Work order:
Transcribe the records word for word, beginning with the first line and ending with the line that contains "[volunteer wildlife ID]"; include nothing else.

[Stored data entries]
· · ·

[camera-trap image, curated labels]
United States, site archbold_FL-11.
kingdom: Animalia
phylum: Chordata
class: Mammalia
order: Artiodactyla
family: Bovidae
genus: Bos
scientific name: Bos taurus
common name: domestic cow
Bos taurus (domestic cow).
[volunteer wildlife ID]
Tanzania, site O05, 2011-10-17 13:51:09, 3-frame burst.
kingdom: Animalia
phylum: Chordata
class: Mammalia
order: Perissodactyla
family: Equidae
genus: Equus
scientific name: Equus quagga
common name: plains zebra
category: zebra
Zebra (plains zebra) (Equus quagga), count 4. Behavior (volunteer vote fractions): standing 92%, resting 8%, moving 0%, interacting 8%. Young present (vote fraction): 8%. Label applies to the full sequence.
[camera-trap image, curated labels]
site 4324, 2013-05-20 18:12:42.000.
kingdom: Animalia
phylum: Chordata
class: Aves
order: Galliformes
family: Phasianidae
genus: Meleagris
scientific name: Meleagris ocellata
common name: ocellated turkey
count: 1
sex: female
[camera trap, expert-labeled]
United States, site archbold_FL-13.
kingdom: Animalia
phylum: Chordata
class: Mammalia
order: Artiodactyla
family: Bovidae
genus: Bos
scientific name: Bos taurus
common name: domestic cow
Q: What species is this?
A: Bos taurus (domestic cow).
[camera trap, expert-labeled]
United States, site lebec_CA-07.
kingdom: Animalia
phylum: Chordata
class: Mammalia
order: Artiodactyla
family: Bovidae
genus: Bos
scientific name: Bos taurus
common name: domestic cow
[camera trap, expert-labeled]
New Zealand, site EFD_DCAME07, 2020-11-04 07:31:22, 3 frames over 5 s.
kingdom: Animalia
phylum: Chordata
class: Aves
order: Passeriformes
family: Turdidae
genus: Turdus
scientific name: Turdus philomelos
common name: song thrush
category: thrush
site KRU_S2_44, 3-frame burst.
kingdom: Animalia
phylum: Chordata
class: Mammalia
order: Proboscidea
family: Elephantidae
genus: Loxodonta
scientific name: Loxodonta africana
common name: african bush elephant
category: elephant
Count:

· · ·

Answer to this task:
[camera-trap image, curated labels]
United States, site archbold_FL-11.
kingdom: Animalia
phylum: Chordata
class: Mammalia
order: Artiodactyla
family: Bovidae
genus: Bos
scientific name: Bos taurus
common name: domestic cow
Bos taurus (domestic cow).
[volunteer wildlife ID]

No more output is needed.